60 Minutes found him passionate, combative, apologetic, defiant, and fiercely loyal to the people of the CIA and their fight against terrorism.
“People don’t understand us, you know, they think we’re a bunch of faceless bureaucrats with no feelings, no families, no sense of what it’s like to be passionate about running these bastards down. There was nobody else in this government that felt what we felt before or after 9/11. Of course, after 9/11, everybody had that feeling. Nobody felt like we felt on that day. This was personal,” Tenet tells Pelley.
Here’s the part of the interview that I found the most revolting.
“Two of the 19 hijackers, in your files, in Langley, Virginia, a year and a half before 9/11 … they don’t get on a watch list. They don’t get on a no-fly list. You know these are bad guys,” Pelley remarks.
“Scott, they don’t. And honest people doing honest work, for whatever you know, all of these people who are doing the best that they can, and understand this in great granularity, understand all of this and feel this pain, we all know this. I can’t dress this up for you,” Tenet replies.
What happened?
“People were inundated with data and operations. And they missed it,” Tenet acknowledges. “We’re not trying to intentionally withhold—human beings made mistakes.”
But the 9/11 Commission accused Tenet’s CIA of being bureaucratic and failing to recognize al Qaeda for the threat that it was.
“All these commissions, and all these reports never got underneath the feeling of my people. You know, to see us written about as if we’re idiots. Or if we didn’t understand this threat. As if we didn’t understand what happened on that day. To impugn our integrity, our operational savvy. You know, the American people need to know that’s just not so,” Tenet says. “We’re the ones that stand up and tell you the truth about when we’re wrong. It’s a great thing about this government. The only people that ever stand up and tell the truth are who? Intelligence officers. Because our culture is, never break faith with the truth. We’ll tell you, you don’t have to drag it out of us. You didn’t have to serve me a subpoena to tell me I didn’t watch list Hazmi and Midhar. We knew right away; and we told everybody. Truth matters to us.”
See, here’s the thing. 9/11 happened, and nobody lost his job. 9/11 occurred, and Tenet had been CIA Director for four years, and Deputy Director for two years prior. And he still, to this day, refuses to acknowledge that the biggest intelligence failure in the history of the nation was in any way the CIA’s fault.
Your job, Mr. Tenet, was to ferret out the risks to your country. You blew it. Three thousand people died, and now we’re at war in two separate nations.
The nation doesn’t think you’re a bunch of idiots who couldn’t connect the dots. We think you’re a bunch of intelligence experts who didn’t do their jobs.
This isn’t a corporation that failed to meet its annual Wall Street projections. This is an agency tasked with the protection of America from foreign agents who wish to do her harm. The Millennium Bomber was foiled not because of intelligence work, but because of an alert customs agent. That was another Al Qaeda plot the CIA missed. Under Tenet’s tenure. Another “mistake.” And still, no one was ever fired. No one—until the Bush Administration finally edged out Tenet three years after 9/11.
= = = = =
◆ **PROBLEM TO SOLVE**
Copy the passage on Tenet's 60 Minutes interview word for word, starting at "See, here’s the" and ending at "two separate nations.". The material is from a different source than this passage.

◆ **RECORDED DATA**
= = = = =
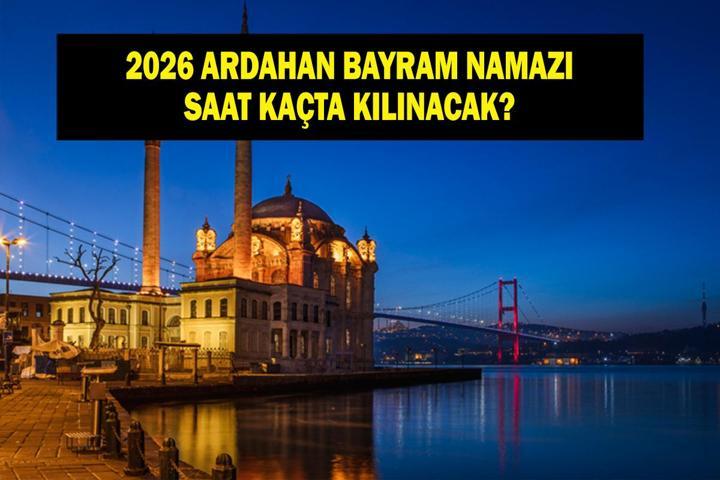 ARDAHAN Bayram Namazı Saati 2026 - Ardahanda Ramazan Bayramı namazı saat kaçta, ne zaman kılınacak Diyanet bayram namazı vakti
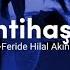 Feride Hilal Akın İntihaşk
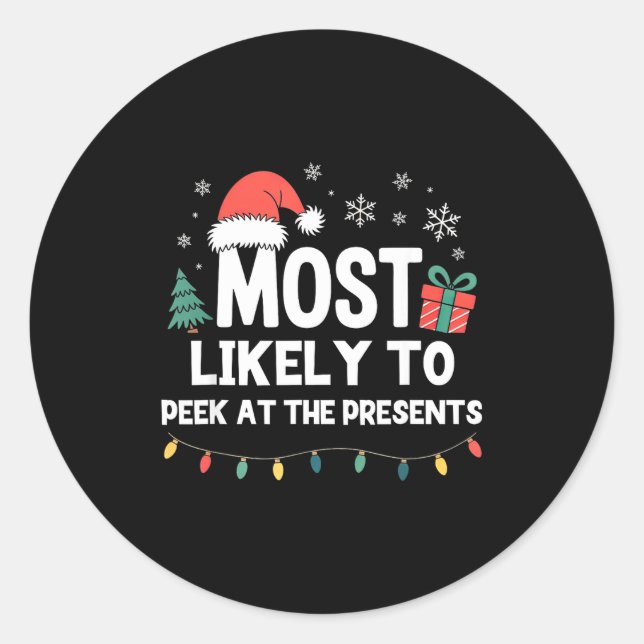 Most Likely To Peek At The Christmas Funny Xmas  Classic Round Sticker (Front)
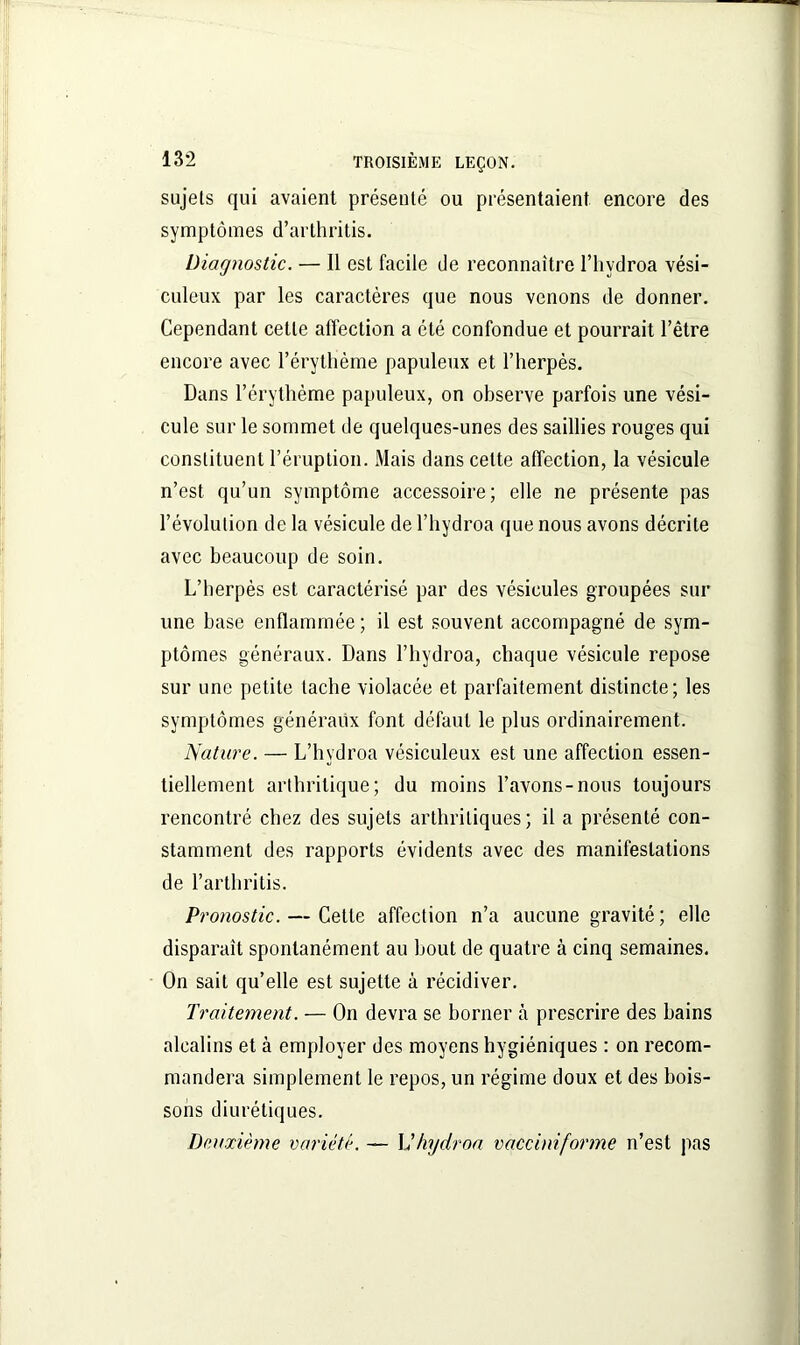 sujets qui avaient présenté ou présentaient encore des symptômes d’arthritis. Diagnostic. — Il est facile de reconnaître l’hydroa vési- culeux par les caractères que nous venons de donner. Cependant cette affection a été confondue et pourrait l’être encore avec l’érythème papuleux et l’herpès. Dans l’érythème papuleux, on observe parfois une vési- cule sur le sommet de quelques-unes des saillies rouges qui constituent l’éruption. Mais dans celte affection, la vésicule n’est qu’un symptôme accessoire; elle ne présente pas l’évolution de la vésicule de l’hydroa que nous avons décrite avec beaucoup de soin. L’herpès est caractérisé par des vésicules groupées sur une hase enflammée; il est souvent accompagné de sym- ptômes généraux. Dans l’hydroa, chaque vésicule repose sur une petite tache violacée et parfaitement distincte; les symptômes généraux font défaut le plus ordinairement. Nature. — L’hydroa vésiculeux est une affection essen- tiellement arthritique; du moins l’avons-nous toujours rencontré chez des sujets arthritiques; il a présenté con- stamment des rapports évidents avec des manifestations de l’arthritis. Pronostic. — Celle affection n’a aucune gravité ; elle disparait spontanément au bout de quatre à cinq semaines. On sait qu’elle est sujette à récidiver. Traitement. — On devra se borner à prescrire des bains alcalins et à employer des moyens hygiéniques : on recom- mandera simplement le repos, un régime doux et des bois- sons diurétiques. Deuxième variété. — Vhydroa vacciniforme n’est pas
= = = = =
◆ **RESPONSE TO THIS TASK**
See, here’s the thing. 9/11 happened, and nobody lost his job. 9/11 occurred, and Tenet had been CIA Director for four years, and Deputy Director for two years prior. And he still, to this day, refuses to acknowledge that the biggest intelligence failure in the history of the nation was in any way the CIA’s fault.
Your job, Mr. Tenet, was to ferret out the risks to your country. You blew it. Three thousand people died, and now we’re at war in two separate nations.